The public subsidizes these entities. Everyone else pays billions of dollars more in taxes each year to compensate for the loss of revenue for the organizations exempt from property, income and sales tax.
Congress needs to ensure the public is getting its money’s worth. Washington lawmakers should:
– Set nationwide standards for what and how much benefit an organization must provide to a community to earn tax-exempt status. Most people would say a college in town improves the local economy by providing jobs. But they likely would say the same thing about a for-profit businesses that also provides jobs – and pays property taxes.
– Ensure nonprofits adequately justify what they pay executives. Currently, charities can deem compensation reasonable if it’s approved by a body such as a board of directors, relies on data regarding comparable salaries and documents what it’s doing. But it is nearly impossible for the Internal Revenue Service to challenge organizations when compensation is obviously excessive.
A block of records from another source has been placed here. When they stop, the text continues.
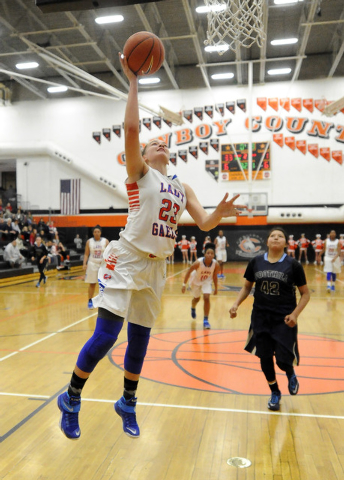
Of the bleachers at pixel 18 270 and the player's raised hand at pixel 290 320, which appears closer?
the player's raised hand at pixel 290 320

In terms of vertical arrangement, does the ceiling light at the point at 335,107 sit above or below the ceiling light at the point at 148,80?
below

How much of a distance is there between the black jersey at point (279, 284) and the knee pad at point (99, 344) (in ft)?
5.50

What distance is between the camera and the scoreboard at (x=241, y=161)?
21.7m

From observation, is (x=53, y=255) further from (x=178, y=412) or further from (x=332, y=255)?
(x=178, y=412)

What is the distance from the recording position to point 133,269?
100 inches

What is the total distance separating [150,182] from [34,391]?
264cm

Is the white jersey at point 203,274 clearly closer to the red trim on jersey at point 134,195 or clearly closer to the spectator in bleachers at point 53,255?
the red trim on jersey at point 134,195

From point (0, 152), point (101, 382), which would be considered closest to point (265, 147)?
point (0, 152)

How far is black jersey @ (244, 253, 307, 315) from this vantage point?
3686mm

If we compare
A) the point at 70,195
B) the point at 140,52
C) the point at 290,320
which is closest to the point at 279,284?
the point at 290,320

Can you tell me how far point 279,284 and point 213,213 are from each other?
1374 millimetres

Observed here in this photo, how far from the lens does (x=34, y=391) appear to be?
4066mm

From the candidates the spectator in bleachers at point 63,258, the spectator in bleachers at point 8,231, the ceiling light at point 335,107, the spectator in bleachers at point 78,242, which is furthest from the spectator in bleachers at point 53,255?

– Ensure the Internal Revenue Service has adequate resources to monitor the tax-exempt sector. According to the Government Accountability Office, there were roughly the same number of regulators overseeing these organizations in 2004 as there were in 1974 – even though the industry has grown by leaps and bounds over that period.
-After the guidelines are set in law, Congress should require every organization to reapply for tax-exempt status to meet defined expectations and requirements.
The federal laws governing nonprofits need to be updated to reflect today’s reality: Tax-exempt organizations comprise more than 10 percent of this country’s economy. From 1975 to 1995, the assets of these organizations tripled, while the economy grew at 74 percent. Their reported assets have grown to more than $2.5 trillion, according to the Congressional Budget Office.
And when looking at which organizations are tax-exempt, you really start to wonder what’s going on in some cases. Those recognized under the 501(c) section of federal tax code include professional football leagues, mutual irrigation companies, cemetery companies, teacher retirement unions and credit unions.
Congress needs to ensure all nonprofits are operating in a way that adequately benefits the taxpayers supporting them.